• [TASK DIRECTIONS]: The data must be returned in full and exactly as given.

• [RECORDS SHOWN]:
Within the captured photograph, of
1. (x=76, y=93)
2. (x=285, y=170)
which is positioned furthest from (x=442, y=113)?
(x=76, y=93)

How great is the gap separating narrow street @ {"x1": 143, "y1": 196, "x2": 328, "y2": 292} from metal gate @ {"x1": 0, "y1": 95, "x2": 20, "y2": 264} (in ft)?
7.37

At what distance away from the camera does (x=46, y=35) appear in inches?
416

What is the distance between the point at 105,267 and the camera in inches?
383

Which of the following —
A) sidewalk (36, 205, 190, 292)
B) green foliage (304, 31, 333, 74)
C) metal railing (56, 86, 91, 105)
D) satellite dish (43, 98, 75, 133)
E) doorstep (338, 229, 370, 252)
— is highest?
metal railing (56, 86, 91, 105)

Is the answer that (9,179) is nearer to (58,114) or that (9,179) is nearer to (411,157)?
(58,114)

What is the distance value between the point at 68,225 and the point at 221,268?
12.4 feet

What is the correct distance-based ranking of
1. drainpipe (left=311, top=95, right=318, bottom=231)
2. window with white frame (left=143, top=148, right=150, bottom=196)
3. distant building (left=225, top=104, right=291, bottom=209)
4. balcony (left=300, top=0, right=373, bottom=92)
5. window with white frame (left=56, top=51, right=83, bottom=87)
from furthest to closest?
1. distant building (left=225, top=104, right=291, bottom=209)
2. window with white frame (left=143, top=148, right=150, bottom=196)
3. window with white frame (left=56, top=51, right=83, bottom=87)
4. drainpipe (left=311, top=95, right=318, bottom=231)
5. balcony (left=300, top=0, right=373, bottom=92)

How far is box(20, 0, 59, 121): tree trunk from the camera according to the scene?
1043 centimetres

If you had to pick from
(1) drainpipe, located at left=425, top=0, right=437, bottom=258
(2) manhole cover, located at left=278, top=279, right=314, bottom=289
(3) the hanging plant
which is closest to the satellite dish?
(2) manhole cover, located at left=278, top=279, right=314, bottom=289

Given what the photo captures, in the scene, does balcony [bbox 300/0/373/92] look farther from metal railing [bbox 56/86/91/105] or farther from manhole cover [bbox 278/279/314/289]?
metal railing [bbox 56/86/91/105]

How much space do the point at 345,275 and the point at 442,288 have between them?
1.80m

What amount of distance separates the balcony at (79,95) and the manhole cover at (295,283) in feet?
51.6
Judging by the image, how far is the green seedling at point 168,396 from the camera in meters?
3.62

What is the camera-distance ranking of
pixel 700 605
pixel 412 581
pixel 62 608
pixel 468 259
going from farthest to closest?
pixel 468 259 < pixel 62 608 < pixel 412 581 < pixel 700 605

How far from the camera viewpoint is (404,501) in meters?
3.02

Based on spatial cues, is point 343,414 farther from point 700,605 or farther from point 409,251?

• [SOLUTION BELOW]:
Within the captured photograph, of
1. (x=76, y=93)
2. (x=285, y=170)
which is positioned furthest from (x=442, y=113)?
(x=76, y=93)

How great is the gap separating narrow street @ {"x1": 143, "y1": 196, "x2": 328, "y2": 292} from metal gate @ {"x1": 0, "y1": 95, "x2": 20, "y2": 264} (in ft)?
7.37

At what distance away from the camera does (x=46, y=35) appear in inches?
416

What is the distance between the point at 105,267 and the camera in inches?
383

Which of the following —
A) sidewalk (36, 205, 190, 292)
B) green foliage (304, 31, 333, 74)
C) metal railing (56, 86, 91, 105)
D) satellite dish (43, 98, 75, 133)
E) doorstep (338, 229, 370, 252)
— is highest?
metal railing (56, 86, 91, 105)

Is the answer that (9,179) is nearer to (58,114) or that (9,179) is nearer to (411,157)?
(58,114)

What is the distance value between the point at 68,225 and the point at 221,268?
12.4 feet

What is the correct distance-based ranking of
1. drainpipe (left=311, top=95, right=318, bottom=231)
2. window with white frame (left=143, top=148, right=150, bottom=196)
3. distant building (left=225, top=104, right=291, bottom=209)
4. balcony (left=300, top=0, right=373, bottom=92)
5. window with white frame (left=56, top=51, right=83, bottom=87)
from furthest to closest?
1. distant building (left=225, top=104, right=291, bottom=209)
2. window with white frame (left=143, top=148, right=150, bottom=196)
3. window with white frame (left=56, top=51, right=83, bottom=87)
4. drainpipe (left=311, top=95, right=318, bottom=231)
5. balcony (left=300, top=0, right=373, bottom=92)

How far is box(20, 0, 59, 121): tree trunk from the camera according to the scene?
1043 centimetres

If you had to pick from
(1) drainpipe, located at left=425, top=0, right=437, bottom=258
(2) manhole cover, located at left=278, top=279, right=314, bottom=289
(3) the hanging plant
which is closest to the satellite dish?
(2) manhole cover, located at left=278, top=279, right=314, bottom=289

Given what the photo captures, in the scene, does balcony [bbox 300/0/373/92] look farther from metal railing [bbox 56/86/91/105] or farther from manhole cover [bbox 278/279/314/289]?
metal railing [bbox 56/86/91/105]

How much space do the point at 345,275 and the point at 442,288 have between them?
1.80m

What amount of distance separates the balcony at (79,95) and the manhole cover at (295,283) in feet?
51.6
Judging by the image, how far is the green seedling at point 168,396 from the camera in meters?
3.62

What is the camera-distance ranking of
pixel 700 605
pixel 412 581
pixel 62 608
pixel 468 259
going from farthest to closest?
pixel 468 259 < pixel 62 608 < pixel 412 581 < pixel 700 605

How far from the camera viewpoint is (404,501) in meters?
3.02

Based on spatial cues, is point 343,414 farther from point 700,605 or farther from point 409,251?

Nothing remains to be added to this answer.